In a context of labour shortages, where close to 40% of Canadian small and medium-sized businesses are already having difficulty hiring new employees, stock-based compensation with a vesting schedule could help with employee recruitment and retention.
A useful tool to attract and retain employees
With stock-based compensation, employees in an early-stage business are offered stock options in addition to their salaries.
The percentage of a company’s shares reserved for stock options will typically vary from 5% to 15% and sometimes go up as high as 20%, depending on the development stage of the company.
For example, in a company worth $5 million with a 15% option pool, you have $750,000 in stock options to allocate to employees. The amount of stock options offered to employees will usually depend on their responsibilities and seniority.
A senior engineer earning $100,000, for instance, might have an additional 10% to 30% of his or her annual salary in stock options initially worth $10,000 to $30,000.
What is a stock option?
A stock option gives an employee the right to purchase a share at a fixed price for a specified period of time. For the senior engineer mentioned in this article, let’s assume that the company’s options are priced at $5 per share, then the engineer has the option to purchase 2,000 shares at $5 each, worth a total of $10,000.
Typically, employees in early stage companies only get to exercise their options upon a liquidity event such as an acquisition by a strategic buyer of the company or an initial public offering (“IPO”). Let’s say that the share price grows five times over the next several years, then the engineer can exercise his or her options at the time of the liquidity event and would buy shares at $5 to resell them at $25 for a profit of $40,000 on the initial option grant.
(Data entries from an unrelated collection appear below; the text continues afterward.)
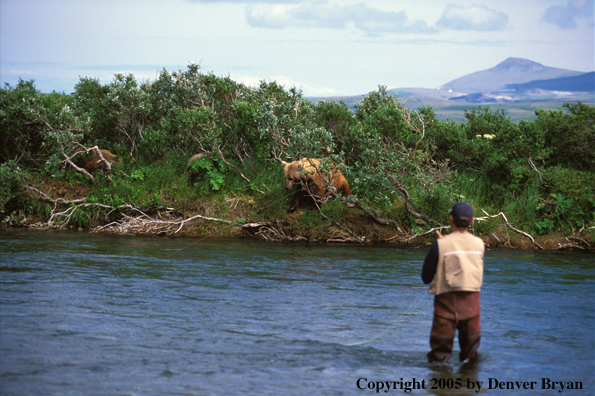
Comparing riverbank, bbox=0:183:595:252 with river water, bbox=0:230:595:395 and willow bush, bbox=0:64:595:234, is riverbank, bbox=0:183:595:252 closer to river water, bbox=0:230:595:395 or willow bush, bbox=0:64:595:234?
willow bush, bbox=0:64:595:234

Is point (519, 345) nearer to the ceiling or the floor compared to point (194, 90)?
nearer to the floor

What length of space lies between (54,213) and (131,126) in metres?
3.73

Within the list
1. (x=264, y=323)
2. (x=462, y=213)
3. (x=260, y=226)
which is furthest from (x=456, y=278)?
(x=260, y=226)

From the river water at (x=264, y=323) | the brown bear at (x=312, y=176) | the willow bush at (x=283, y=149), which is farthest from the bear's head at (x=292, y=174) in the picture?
the river water at (x=264, y=323)

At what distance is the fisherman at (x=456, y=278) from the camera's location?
21.0 ft

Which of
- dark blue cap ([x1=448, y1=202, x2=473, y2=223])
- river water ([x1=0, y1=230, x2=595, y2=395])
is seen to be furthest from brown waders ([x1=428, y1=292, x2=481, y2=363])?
dark blue cap ([x1=448, y1=202, x2=473, y2=223])

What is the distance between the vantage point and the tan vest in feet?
21.0

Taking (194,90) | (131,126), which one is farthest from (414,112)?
(131,126)

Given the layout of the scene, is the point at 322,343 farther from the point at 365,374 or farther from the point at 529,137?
the point at 529,137

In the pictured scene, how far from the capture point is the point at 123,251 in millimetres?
14383

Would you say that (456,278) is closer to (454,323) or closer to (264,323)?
(454,323)

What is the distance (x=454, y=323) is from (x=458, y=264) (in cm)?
63

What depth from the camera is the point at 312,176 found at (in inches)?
628

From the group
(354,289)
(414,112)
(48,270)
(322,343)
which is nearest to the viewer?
(322,343)
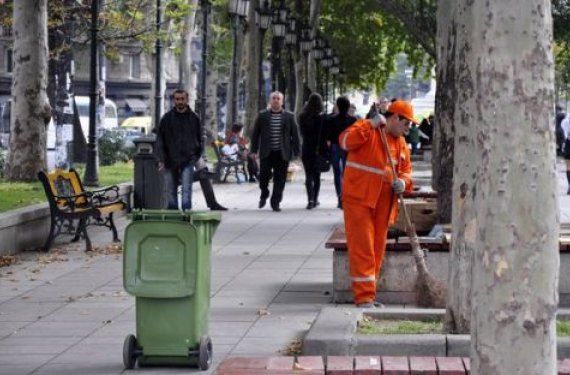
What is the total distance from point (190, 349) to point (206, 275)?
45 centimetres

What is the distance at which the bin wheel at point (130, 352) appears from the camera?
9547 millimetres

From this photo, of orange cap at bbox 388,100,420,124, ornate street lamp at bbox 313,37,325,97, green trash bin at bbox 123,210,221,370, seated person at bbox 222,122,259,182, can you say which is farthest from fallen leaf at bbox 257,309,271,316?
ornate street lamp at bbox 313,37,325,97

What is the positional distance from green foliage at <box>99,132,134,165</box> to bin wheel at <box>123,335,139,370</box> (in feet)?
100

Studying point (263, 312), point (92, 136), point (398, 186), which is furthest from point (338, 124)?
point (398, 186)

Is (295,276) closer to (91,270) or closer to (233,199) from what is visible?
(91,270)

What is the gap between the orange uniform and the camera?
11.9 meters

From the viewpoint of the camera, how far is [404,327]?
406 inches

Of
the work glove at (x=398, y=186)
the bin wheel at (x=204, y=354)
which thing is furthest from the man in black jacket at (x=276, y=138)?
the bin wheel at (x=204, y=354)

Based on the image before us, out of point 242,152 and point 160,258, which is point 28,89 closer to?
point 242,152

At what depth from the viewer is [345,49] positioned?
78.1m

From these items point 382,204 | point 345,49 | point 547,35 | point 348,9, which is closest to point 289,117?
point 382,204

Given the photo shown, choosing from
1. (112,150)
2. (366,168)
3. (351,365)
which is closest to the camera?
(351,365)

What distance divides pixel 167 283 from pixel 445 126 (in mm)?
6970

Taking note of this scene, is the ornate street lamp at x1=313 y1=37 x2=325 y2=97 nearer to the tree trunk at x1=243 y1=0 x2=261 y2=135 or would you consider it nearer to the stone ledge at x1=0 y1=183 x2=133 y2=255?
the tree trunk at x1=243 y1=0 x2=261 y2=135
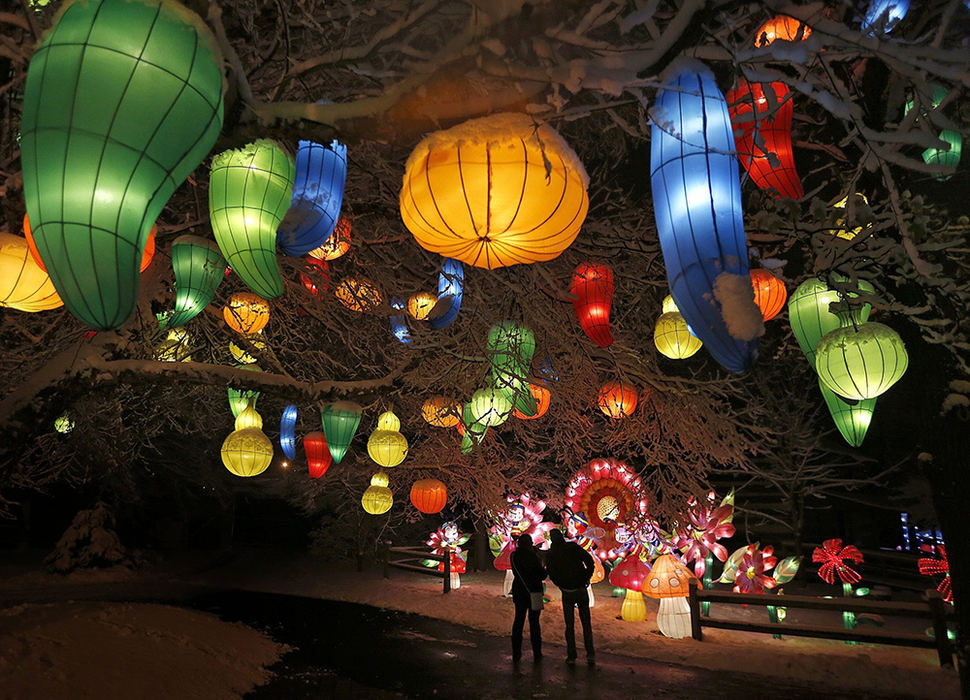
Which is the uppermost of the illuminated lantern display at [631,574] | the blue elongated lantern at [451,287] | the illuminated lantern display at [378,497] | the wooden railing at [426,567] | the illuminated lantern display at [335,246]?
the illuminated lantern display at [335,246]

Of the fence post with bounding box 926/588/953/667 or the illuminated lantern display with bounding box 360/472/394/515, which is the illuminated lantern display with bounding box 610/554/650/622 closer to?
the fence post with bounding box 926/588/953/667

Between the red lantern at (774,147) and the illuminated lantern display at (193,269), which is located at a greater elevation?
the red lantern at (774,147)

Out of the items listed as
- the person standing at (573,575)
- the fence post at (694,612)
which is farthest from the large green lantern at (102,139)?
the fence post at (694,612)

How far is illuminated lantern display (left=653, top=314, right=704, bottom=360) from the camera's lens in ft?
20.1

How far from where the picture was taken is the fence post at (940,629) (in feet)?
25.9

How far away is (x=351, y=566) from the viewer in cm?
2039

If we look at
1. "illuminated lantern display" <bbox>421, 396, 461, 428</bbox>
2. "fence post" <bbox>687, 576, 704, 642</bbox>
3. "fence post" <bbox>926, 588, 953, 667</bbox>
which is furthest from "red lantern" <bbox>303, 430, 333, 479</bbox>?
"fence post" <bbox>926, 588, 953, 667</bbox>

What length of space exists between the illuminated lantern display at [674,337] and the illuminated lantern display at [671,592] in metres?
5.71

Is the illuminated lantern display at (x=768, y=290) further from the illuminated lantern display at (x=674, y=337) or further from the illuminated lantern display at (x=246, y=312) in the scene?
the illuminated lantern display at (x=246, y=312)

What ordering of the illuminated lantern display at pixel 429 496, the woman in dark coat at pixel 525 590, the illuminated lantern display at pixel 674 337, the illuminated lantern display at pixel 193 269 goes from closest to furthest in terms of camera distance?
the illuminated lantern display at pixel 193 269 → the illuminated lantern display at pixel 674 337 → the woman in dark coat at pixel 525 590 → the illuminated lantern display at pixel 429 496

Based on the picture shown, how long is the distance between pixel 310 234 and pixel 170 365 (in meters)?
3.14

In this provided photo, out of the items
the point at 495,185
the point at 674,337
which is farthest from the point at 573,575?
the point at 495,185

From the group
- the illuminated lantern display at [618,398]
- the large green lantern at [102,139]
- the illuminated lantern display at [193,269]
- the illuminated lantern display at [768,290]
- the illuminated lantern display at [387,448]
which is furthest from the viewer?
the illuminated lantern display at [387,448]

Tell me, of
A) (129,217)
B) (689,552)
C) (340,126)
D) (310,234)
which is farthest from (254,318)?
(689,552)
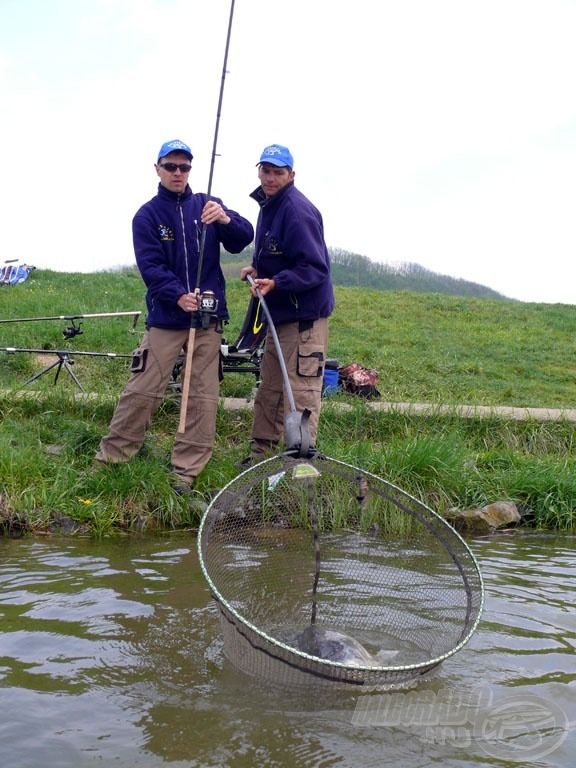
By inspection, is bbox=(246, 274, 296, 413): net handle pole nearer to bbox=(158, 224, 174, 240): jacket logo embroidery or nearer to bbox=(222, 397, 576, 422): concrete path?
bbox=(158, 224, 174, 240): jacket logo embroidery

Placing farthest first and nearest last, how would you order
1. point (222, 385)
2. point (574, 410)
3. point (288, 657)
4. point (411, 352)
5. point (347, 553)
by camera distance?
point (411, 352)
point (222, 385)
point (574, 410)
point (347, 553)
point (288, 657)

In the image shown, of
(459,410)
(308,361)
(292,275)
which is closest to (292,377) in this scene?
(308,361)

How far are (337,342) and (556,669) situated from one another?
28.8ft

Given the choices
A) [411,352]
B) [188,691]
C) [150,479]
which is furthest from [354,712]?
[411,352]

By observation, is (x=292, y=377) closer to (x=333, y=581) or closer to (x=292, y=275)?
(x=292, y=275)

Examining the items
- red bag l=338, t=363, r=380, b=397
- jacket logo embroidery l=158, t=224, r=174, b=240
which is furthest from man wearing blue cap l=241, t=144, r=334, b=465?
red bag l=338, t=363, r=380, b=397

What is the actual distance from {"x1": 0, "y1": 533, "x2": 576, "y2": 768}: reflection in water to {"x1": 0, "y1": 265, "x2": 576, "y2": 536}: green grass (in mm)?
983

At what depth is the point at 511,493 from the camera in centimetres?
673

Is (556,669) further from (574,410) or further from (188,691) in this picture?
(574,410)

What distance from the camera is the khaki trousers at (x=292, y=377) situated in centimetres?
618

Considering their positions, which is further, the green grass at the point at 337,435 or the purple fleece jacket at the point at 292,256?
the green grass at the point at 337,435

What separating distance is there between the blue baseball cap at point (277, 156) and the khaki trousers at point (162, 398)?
4.02 ft

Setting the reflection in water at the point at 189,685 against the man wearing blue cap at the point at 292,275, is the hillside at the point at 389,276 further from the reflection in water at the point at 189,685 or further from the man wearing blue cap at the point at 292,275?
the reflection in water at the point at 189,685

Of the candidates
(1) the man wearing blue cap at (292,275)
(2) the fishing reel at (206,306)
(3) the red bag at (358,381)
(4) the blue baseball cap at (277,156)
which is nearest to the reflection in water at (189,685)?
(1) the man wearing blue cap at (292,275)
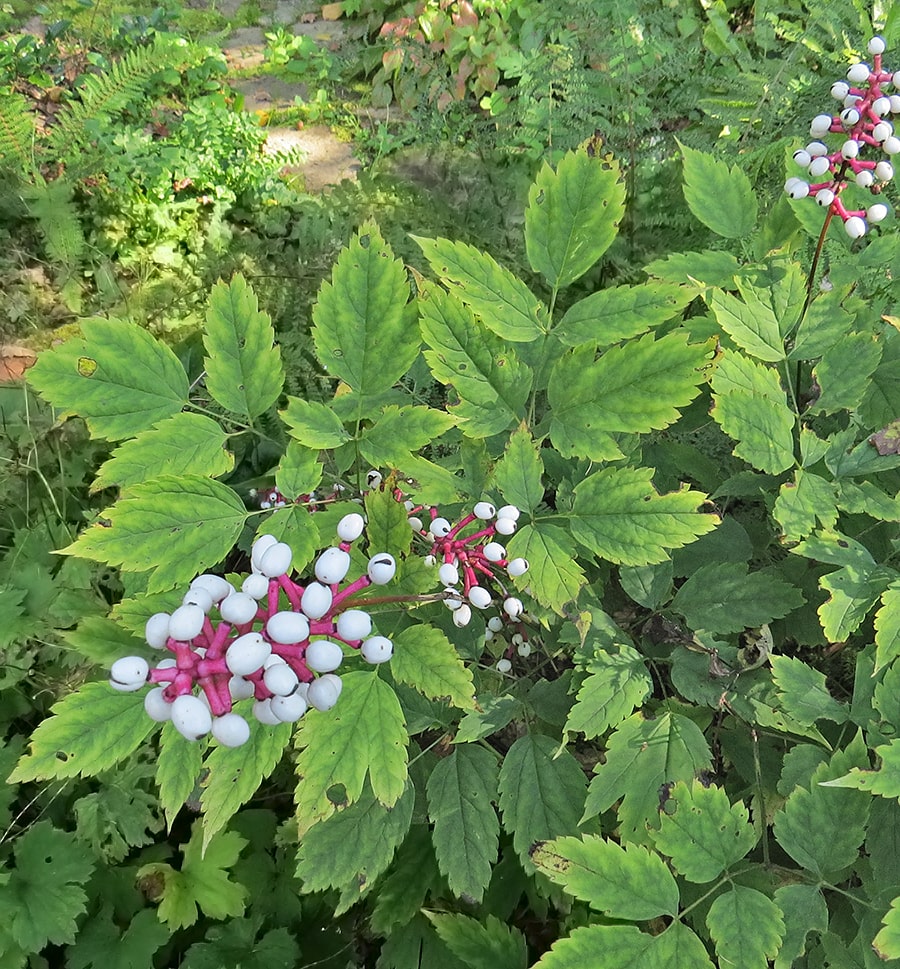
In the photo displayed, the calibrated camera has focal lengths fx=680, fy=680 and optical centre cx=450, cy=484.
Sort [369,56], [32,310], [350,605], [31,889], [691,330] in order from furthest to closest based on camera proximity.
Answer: [369,56], [32,310], [31,889], [691,330], [350,605]

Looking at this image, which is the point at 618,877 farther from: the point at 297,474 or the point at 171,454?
the point at 171,454

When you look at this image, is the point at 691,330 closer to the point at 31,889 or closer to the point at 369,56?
the point at 31,889

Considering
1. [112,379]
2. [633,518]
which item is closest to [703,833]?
[633,518]

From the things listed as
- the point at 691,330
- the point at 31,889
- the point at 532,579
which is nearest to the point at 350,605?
the point at 532,579

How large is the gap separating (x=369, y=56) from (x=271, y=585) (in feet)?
15.4

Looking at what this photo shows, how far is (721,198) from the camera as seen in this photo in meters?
1.68

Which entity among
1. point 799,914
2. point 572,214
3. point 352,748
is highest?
point 572,214

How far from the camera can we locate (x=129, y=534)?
1132mm

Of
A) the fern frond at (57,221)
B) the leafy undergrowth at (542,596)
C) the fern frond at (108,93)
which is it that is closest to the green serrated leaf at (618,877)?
the leafy undergrowth at (542,596)

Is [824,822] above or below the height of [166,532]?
below

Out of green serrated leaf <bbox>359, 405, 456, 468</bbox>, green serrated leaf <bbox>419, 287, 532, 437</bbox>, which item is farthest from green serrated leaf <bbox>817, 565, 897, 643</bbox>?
green serrated leaf <bbox>359, 405, 456, 468</bbox>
The value of the employees’ stock options is linked to the value of your company upon a liquidity event.
What is vesting?
You don’t want your employees simply exercising their options and leaving the company. As a result, entrepreneurs who offer stock-based compensation usually set a vesting schedule that determines when an employee gets the stock options.
When you use a vesting schedule, a portion of the shares are granted to an employee on a yearly basis for a specific number of years, the stock usually has to be purchased within four years with a one-year cliff.
A one-year cliff means that an employee doesn’t vest (get shares) during the first year of employment. If an employee leaves or is fired before the one-year mark then they get no stock.
For example, an employee could be awarded options to acquire 10,000 shares, with 25% of the shares vested after the first full year of employment and then monthly vesting for the remaining shares over a 36-month period.
Some companies use a three-year vesting period, which can be used as a recruiting tool in a competitive field to grant employees their stock more quickly.
When setting your vesting schedule, it’s a good idea to check how your peers and competitors do it. You also need to check with your accountant to understand how stock-based compensation will affect your financial reporting.
Who can get stock options
One decision you should make early on is whether stock-based compensation is only for management and the senior team or for all employees.
If it’s available to all employees, in differing amounts based on responsibility, it makes everyone in your start-up an owner working toward success. Stock options also can be given in lieu of or in addition to a salary increase.
There are no guarantees of eventually getting rich, but there are well-publicized stories of how some early employees at Google, Facebook and Microsoft all became millionaires when they cashed in their stock options.
However, it’s important to let your employees know that if your company folds, the stock options become worthless. Therefore, exercising the options and paying for the shares prior to a liquidity event comes with significant risk.
Best practices for stock-based compensation
Employees at start-ups routinely get stock options in addition to their salary. You and your founding team need to clearly explain how they work and what are the advantages for employees, as well as the risks when they are exercised if not at the time of a liquidity event.
- Explain the vesting schedule to employees and any changes that are made.
- Explain what employees who leave after a longer period need to do with their options—an employee who leaves the company after five years and has $10,000 in stock options may have to exercise his or her options and pay for the shares.
How to avoid tax headaches for your employees
- Get a proper valuation done by a firm that specializes in equity valuations for private companies to determine the fair market value of the stock options being offered. In the U.S., the report is called a 409a and many firms do them for Canadian companies as well.
- You want stock-based compensation not to be considered as a taxable benefit. It should be tax neutral until exercised and sold. Read more on the Canada Revenue Agency’s (CRA) website.
- You only want employees to pay capital gains tax when they sell the shares, although if they hold their shares for over two years, they could be entitled to the capital gain exemption on small businesses that are Canadian Controlled Private Companies (CCPC). Read more on the CRA’s website.
Can founding employees take some profit?
You and your employees have bills and mortgages to pay. The trend in start-ups is increasingly to allow the company’s founders and some of the early employees, during a fundraising event, to exercise some of their options before a company is sold or goes public.
The idea is to let employees feel they can afford to stay at their start-up. They see the value of their options and understand with their bank accounts that the value of the company is growing.